| GEGEVEN TEKST |
Naar boven ↑

Rechtspraak

Uitspraakdatum

24-08-2009

ECLI

ECLI:NL:TADRAMS:2009:YA0008

Zaaknummer

08-257U

Inhoudsindicatie

Klaagster verwijt verweerder dat (i) hij is opgetreden voor haar ex-partner in een strafzaak met betrekking tot mishandeling van klaagster, terwijl klaagster door een kantoorgenoot van verweerder is bijgestaan in een eerdere (asiel)procedure, (ii) hij klaagster op zijn kantoor heeft uitgenodigd voor een bespreking terwijl zij het vermeende slachtoffer was van zijn cliënt en (iii) hij klaagster tijdens die bespreking heeft aangerand. Het stond verweerder in de gegeven situatie niet vrij om voor de ex-partner van klaagster op te treden nu een kantoorgenoot van verweerder reeds de belangen van klaagster, het vermeende slachtoffer van de mishandeling, behartigde. Verweerder heeft in strijd met Gedragsregel 7 lid 4 gehandeld. Het ontvangen van klaagster door verweerder op zijn kantoor is op zich niet onbegrijpelijk. Verweerder had er beter aan gedaan er zorg voor te dragen dat klaagster tijdens die bespreking werd bijgestaan door haar eigen advocaat. Door de raad kan niet worden vastgesteld dat de aanranding heeft plaatsgevonden. Klacht deels gegrond.

| OPDRACHT 1 |
Beantwoord de volgende vragen over de tuchtuitspraak.
(a) Op welke datum is de uitspraak gedaan?
(b) In strijd met welke gedragsregel heeft verweerder volgens de tekst gehandeld?
(c) Welke beslissing wordt over de klacht gegeven?
| OPDRACHT 2 |
Geef het vervolg van de tuchtuitspraak, te beginnen na de laatste zin.

| RIJEN DATASET |

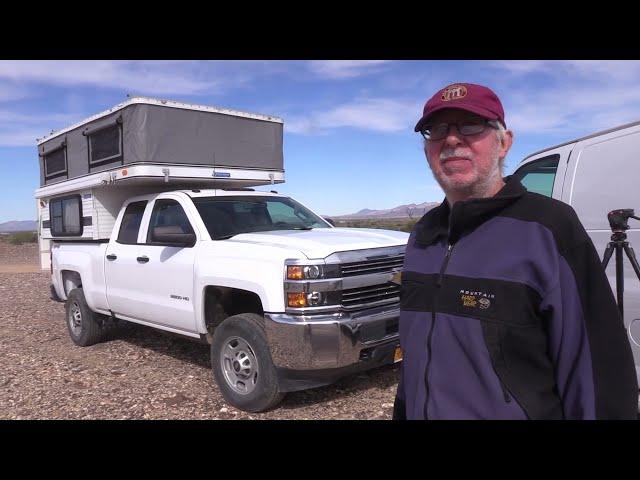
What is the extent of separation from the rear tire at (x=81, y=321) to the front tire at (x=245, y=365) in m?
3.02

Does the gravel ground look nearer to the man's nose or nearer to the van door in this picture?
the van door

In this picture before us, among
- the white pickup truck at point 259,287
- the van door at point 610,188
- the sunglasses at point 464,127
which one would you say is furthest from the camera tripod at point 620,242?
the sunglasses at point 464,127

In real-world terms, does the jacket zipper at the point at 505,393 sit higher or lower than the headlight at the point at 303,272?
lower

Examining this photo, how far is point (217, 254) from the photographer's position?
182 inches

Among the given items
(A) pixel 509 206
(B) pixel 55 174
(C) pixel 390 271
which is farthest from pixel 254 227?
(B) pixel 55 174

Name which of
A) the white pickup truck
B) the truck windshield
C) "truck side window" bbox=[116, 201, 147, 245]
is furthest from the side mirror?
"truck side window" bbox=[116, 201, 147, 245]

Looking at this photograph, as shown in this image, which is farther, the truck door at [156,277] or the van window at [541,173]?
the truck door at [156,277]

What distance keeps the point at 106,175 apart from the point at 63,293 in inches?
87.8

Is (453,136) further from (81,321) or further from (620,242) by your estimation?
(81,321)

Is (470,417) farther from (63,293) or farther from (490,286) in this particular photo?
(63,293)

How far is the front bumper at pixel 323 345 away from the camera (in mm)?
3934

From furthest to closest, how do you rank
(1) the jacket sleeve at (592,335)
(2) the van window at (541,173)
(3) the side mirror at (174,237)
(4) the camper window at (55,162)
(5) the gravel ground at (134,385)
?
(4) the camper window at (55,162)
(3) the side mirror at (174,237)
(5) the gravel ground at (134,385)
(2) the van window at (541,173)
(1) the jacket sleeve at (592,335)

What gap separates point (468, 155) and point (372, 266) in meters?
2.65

...

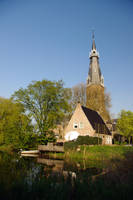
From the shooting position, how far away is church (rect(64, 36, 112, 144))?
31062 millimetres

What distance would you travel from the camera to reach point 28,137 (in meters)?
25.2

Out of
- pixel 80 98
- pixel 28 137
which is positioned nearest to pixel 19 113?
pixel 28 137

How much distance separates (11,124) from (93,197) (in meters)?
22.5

| ANTWOORD 1 |
(a) 24-08-2009
(b) Gedragsregel 7 lid 4
(c) Klacht deels gegrond

| ANTWOORD 2 |
Inhoudsindicatie

 

Inhoudsindicatie

 

Uitspraak

RAAD VAN DISCIPLINE

in het ressort Amsterdam

BESLISSING d.d. 24 augustus 2009

in de zaak 08-257U

De raad heeft het volgende overwogen en beslist naar aanleiding van de op 17 maart 2009 bij de raad binnengekomen klacht van

Mevrouw

k l a a g s t e r

tegen:

De heer mr.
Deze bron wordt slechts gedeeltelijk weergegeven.